» **DIRECTIVE**: Return the material word for word. Do not include pictures.

» **RECORDS FOR THIS EXERCISE**:
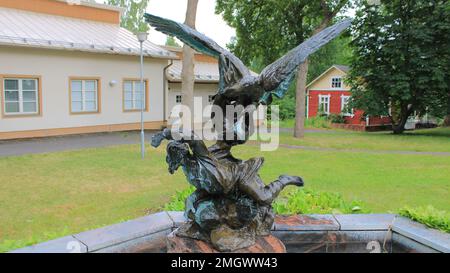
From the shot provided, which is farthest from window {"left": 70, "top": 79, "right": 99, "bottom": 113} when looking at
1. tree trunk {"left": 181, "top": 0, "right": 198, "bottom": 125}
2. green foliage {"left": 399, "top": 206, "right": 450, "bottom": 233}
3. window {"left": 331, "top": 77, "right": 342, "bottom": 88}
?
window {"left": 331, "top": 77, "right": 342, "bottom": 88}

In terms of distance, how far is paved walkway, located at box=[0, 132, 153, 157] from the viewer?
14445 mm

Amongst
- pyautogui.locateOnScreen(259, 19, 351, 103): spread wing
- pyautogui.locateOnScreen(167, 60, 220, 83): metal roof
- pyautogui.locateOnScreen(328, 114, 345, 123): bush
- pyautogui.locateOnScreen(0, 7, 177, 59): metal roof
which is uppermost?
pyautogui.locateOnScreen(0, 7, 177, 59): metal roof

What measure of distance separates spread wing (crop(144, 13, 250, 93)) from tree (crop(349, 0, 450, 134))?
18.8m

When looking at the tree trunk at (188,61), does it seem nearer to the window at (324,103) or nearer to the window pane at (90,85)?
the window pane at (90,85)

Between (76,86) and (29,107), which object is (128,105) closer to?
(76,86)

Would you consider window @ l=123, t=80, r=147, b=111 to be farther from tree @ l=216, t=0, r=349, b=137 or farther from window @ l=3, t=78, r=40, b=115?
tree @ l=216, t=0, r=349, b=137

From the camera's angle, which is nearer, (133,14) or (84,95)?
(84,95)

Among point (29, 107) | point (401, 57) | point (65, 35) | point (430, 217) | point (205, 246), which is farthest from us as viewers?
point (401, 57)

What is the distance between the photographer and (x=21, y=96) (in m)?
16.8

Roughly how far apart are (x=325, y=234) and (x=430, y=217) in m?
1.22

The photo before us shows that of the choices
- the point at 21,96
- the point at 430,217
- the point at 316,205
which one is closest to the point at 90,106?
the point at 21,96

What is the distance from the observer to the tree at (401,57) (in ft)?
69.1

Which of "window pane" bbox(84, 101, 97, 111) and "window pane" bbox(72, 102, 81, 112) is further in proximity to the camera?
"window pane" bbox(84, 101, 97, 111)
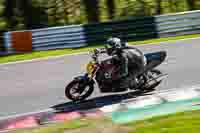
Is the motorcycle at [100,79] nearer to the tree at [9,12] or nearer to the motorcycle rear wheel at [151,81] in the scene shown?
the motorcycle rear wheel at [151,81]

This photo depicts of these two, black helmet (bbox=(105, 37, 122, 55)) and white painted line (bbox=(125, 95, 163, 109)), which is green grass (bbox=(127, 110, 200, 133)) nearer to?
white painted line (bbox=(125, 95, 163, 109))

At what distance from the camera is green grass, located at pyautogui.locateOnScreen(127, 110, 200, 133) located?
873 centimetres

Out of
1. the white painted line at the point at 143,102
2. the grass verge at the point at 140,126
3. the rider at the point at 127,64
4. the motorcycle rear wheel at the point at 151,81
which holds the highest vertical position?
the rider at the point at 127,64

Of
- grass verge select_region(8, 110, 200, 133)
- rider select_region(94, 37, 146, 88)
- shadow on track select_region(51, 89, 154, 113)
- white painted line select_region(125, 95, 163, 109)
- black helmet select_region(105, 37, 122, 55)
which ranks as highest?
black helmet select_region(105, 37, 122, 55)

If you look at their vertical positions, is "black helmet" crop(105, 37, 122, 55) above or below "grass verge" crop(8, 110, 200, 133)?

» **EXPECTED ANSWER**:
From the shot provided, which is farthest from window {"left": 70, "top": 79, "right": 99, "bottom": 113} when looking at
1. tree trunk {"left": 181, "top": 0, "right": 198, "bottom": 125}
2. green foliage {"left": 399, "top": 206, "right": 450, "bottom": 233}
3. window {"left": 331, "top": 77, "right": 342, "bottom": 88}
?
window {"left": 331, "top": 77, "right": 342, "bottom": 88}

In terms of distance, how far is paved walkway, located at box=[0, 132, 153, 157] from the viewer?
14445 mm

Amongst
- pyautogui.locateOnScreen(259, 19, 351, 103): spread wing
- pyautogui.locateOnScreen(167, 60, 220, 83): metal roof
- pyautogui.locateOnScreen(328, 114, 345, 123): bush
- pyautogui.locateOnScreen(0, 7, 177, 59): metal roof
which is uppermost?
pyautogui.locateOnScreen(0, 7, 177, 59): metal roof

What measure of distance separates spread wing (crop(144, 13, 250, 93)) from tree (crop(349, 0, 450, 134))?
18.8m

When looking at the tree trunk at (188,61), does it seem nearer to the window at (324,103) or nearer to the window pane at (90,85)?
the window pane at (90,85)

Between (76,86) and (29,107), which object is (128,105) closer to?
(76,86)

Would you consider window @ l=123, t=80, r=147, b=111 to be farther from tree @ l=216, t=0, r=349, b=137 or farther from window @ l=3, t=78, r=40, b=115?
tree @ l=216, t=0, r=349, b=137

From the camera's angle, which is nearer, (133,14) or (84,95)?
(84,95)

Among point (29, 107) | point (401, 57) | point (65, 35) | point (430, 217) | point (205, 246), which is farthest from us as viewers?
point (401, 57)

What is the distance between the photographer and (x=21, y=96) (in m)?
16.8

Roughly how far apart are (x=325, y=234) and (x=430, y=217) in m?
1.22

The photo before us shows that of the choices
- the point at 21,96
- the point at 430,217
- the point at 316,205
which one is closest to the point at 90,106?
the point at 21,96

What is the distance from the observer to the tree at (401,57) (in ft)?
69.1

Which of "window pane" bbox(84, 101, 97, 111) and "window pane" bbox(72, 102, 81, 112) is further in proximity to the camera?
"window pane" bbox(84, 101, 97, 111)
Is the motorcycle at [100,79] nearer to the tree at [9,12] or nearer to the motorcycle rear wheel at [151,81] in the scene shown?
the motorcycle rear wheel at [151,81]

This photo depicts of these two, black helmet (bbox=(105, 37, 122, 55)) and white painted line (bbox=(125, 95, 163, 109)), which is green grass (bbox=(127, 110, 200, 133)) nearer to?
white painted line (bbox=(125, 95, 163, 109))

At what distance from the camera is green grass, located at pyautogui.locateOnScreen(127, 110, 200, 133) located?
873 centimetres

Out of
1. the white painted line at the point at 143,102
2. the grass verge at the point at 140,126
3. the rider at the point at 127,64
4. the motorcycle rear wheel at the point at 151,81
which holds the highest vertical position?
the rider at the point at 127,64

Of
- grass verge select_region(8, 110, 200, 133)
- rider select_region(94, 37, 146, 88)
- shadow on track select_region(51, 89, 154, 113)
- white painted line select_region(125, 95, 163, 109)
- black helmet select_region(105, 37, 122, 55)
which ranks as highest?
black helmet select_region(105, 37, 122, 55)

If you look at their vertical positions, is "black helmet" crop(105, 37, 122, 55) above or below "grass verge" crop(8, 110, 200, 133)?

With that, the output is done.